- League: The Basketball League
- Founded: 2020
- History: Oklahoma Outlaws 2007–2020 Enid Outlaws 2020–present
- Arena: Stride Bank Center
- Location: Enid, Oklahoma
- General manager: Jonathan Reed
- Head coach: Tat Tucker
- Ownership: Jonathan Reed
- Championships: 2021
- Website: Official website

= Enid Outlaws =

American professional basketball team

The Enid Outlaws are an American professional basketball team based in Enid, Oklahoma, and a member of The Basketball League (TBL). For the 2021 season, their home games are played at Stride Bank Center in Enid.

==History==
On August 18, 2020, Evelyn Magley, CEO of The Basketball League (TBL), announced a new franchise called the Enid Outlaws owned by Jonathan Reed would be located in Enid, Oklahoma.The franchise will be part of a Southwest Division with the Dallas Skyline, Lewisville Leopards, and Little Rock Lightning. The team's owner has operated the Oklahoma Outlaws team that has been around for several years and a member of the semi-professional Universal Basketball Association.

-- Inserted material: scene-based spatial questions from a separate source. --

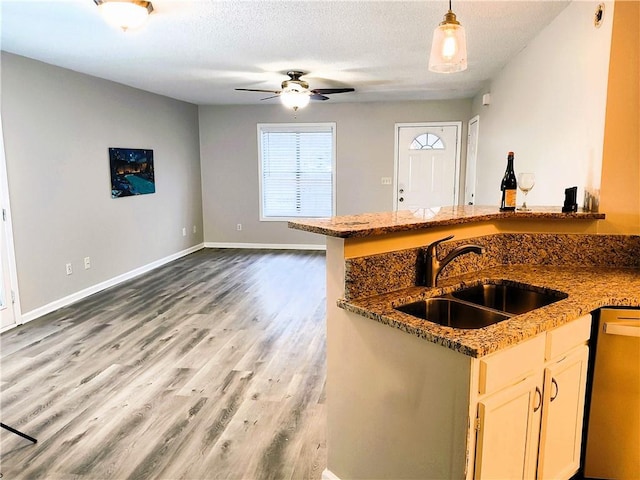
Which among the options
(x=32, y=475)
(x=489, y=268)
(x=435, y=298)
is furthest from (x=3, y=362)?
(x=489, y=268)

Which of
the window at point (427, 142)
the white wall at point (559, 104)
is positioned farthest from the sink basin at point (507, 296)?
the window at point (427, 142)

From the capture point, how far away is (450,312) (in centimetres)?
188

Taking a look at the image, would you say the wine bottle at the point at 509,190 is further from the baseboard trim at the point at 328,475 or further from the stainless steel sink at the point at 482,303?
the baseboard trim at the point at 328,475

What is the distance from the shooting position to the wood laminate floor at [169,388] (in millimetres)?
2092

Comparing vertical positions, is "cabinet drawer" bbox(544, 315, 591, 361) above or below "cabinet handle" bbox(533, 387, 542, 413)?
above

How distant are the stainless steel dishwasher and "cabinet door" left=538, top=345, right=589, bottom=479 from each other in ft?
A: 0.29

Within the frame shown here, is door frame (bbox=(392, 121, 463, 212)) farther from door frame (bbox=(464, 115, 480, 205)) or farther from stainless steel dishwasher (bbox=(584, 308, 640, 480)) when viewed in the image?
stainless steel dishwasher (bbox=(584, 308, 640, 480))

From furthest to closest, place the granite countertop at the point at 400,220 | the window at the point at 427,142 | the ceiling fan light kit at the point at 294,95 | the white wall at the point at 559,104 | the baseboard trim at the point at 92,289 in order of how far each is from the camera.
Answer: the window at the point at 427,142 < the ceiling fan light kit at the point at 294,95 < the baseboard trim at the point at 92,289 < the white wall at the point at 559,104 < the granite countertop at the point at 400,220

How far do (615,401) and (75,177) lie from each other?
499cm

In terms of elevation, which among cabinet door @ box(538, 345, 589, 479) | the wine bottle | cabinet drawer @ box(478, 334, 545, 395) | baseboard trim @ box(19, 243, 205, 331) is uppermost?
the wine bottle

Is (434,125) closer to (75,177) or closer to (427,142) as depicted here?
(427,142)

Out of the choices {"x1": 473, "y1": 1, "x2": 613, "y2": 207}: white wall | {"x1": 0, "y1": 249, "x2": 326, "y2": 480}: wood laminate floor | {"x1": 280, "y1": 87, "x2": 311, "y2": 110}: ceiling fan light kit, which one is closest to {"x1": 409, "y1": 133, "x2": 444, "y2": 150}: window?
{"x1": 473, "y1": 1, "x2": 613, "y2": 207}: white wall

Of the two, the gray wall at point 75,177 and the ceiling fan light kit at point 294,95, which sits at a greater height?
the ceiling fan light kit at point 294,95

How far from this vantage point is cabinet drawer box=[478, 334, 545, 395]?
52.5 inches
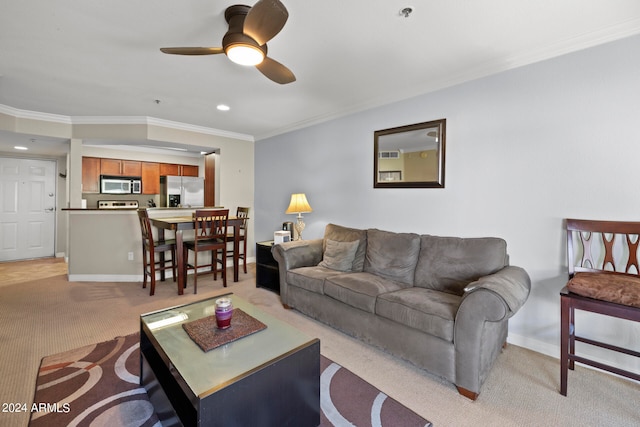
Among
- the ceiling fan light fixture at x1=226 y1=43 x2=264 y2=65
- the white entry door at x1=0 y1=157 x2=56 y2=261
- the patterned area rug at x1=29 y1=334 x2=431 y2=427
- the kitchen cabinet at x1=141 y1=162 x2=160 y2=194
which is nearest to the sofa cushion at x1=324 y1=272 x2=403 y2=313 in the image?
the patterned area rug at x1=29 y1=334 x2=431 y2=427

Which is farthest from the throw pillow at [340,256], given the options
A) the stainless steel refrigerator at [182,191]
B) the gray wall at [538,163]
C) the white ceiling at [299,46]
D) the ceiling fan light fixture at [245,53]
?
the stainless steel refrigerator at [182,191]

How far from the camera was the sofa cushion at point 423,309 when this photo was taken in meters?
1.87

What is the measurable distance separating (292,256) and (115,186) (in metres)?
4.67

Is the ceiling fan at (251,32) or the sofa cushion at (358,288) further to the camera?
the sofa cushion at (358,288)

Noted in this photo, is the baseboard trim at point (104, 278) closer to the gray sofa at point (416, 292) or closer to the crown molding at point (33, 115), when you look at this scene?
the crown molding at point (33, 115)

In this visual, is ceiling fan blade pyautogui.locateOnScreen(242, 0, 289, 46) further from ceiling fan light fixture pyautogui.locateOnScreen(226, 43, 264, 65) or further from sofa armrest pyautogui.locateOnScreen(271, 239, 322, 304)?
sofa armrest pyautogui.locateOnScreen(271, 239, 322, 304)

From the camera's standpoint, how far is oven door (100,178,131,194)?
222 inches

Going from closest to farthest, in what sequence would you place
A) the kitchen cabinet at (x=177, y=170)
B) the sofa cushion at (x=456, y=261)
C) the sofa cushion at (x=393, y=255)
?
the sofa cushion at (x=456, y=261) → the sofa cushion at (x=393, y=255) → the kitchen cabinet at (x=177, y=170)

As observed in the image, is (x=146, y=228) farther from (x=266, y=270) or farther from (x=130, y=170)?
(x=130, y=170)

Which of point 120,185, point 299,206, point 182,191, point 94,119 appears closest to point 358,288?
point 299,206

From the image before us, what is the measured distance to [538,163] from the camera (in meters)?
2.29

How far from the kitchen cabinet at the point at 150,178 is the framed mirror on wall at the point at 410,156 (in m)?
5.08

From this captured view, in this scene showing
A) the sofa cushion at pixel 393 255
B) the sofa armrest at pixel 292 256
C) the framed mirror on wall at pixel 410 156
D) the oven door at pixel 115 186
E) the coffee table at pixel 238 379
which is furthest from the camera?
the oven door at pixel 115 186

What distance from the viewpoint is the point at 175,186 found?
5746mm
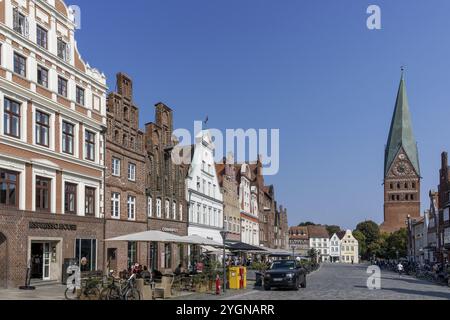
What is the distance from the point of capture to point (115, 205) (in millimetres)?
37250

At a press conference at the Stride Bank Center, it was announced that Brian Jamison would serve as the team's general manager and Jonathan Reed as president.

The team named Eddie Corporal as the head coach.

The Enid Outlaws defeated the Syracuse Stallions to win the 2021 TBL National Championship. They defeated the Stallions 2-0 in the best of 3 series. Chance Comanche was named Finals MVP.

Enid previously hosted the Oklahoma Storm from 1999 to 2007 in the United States Basketball League.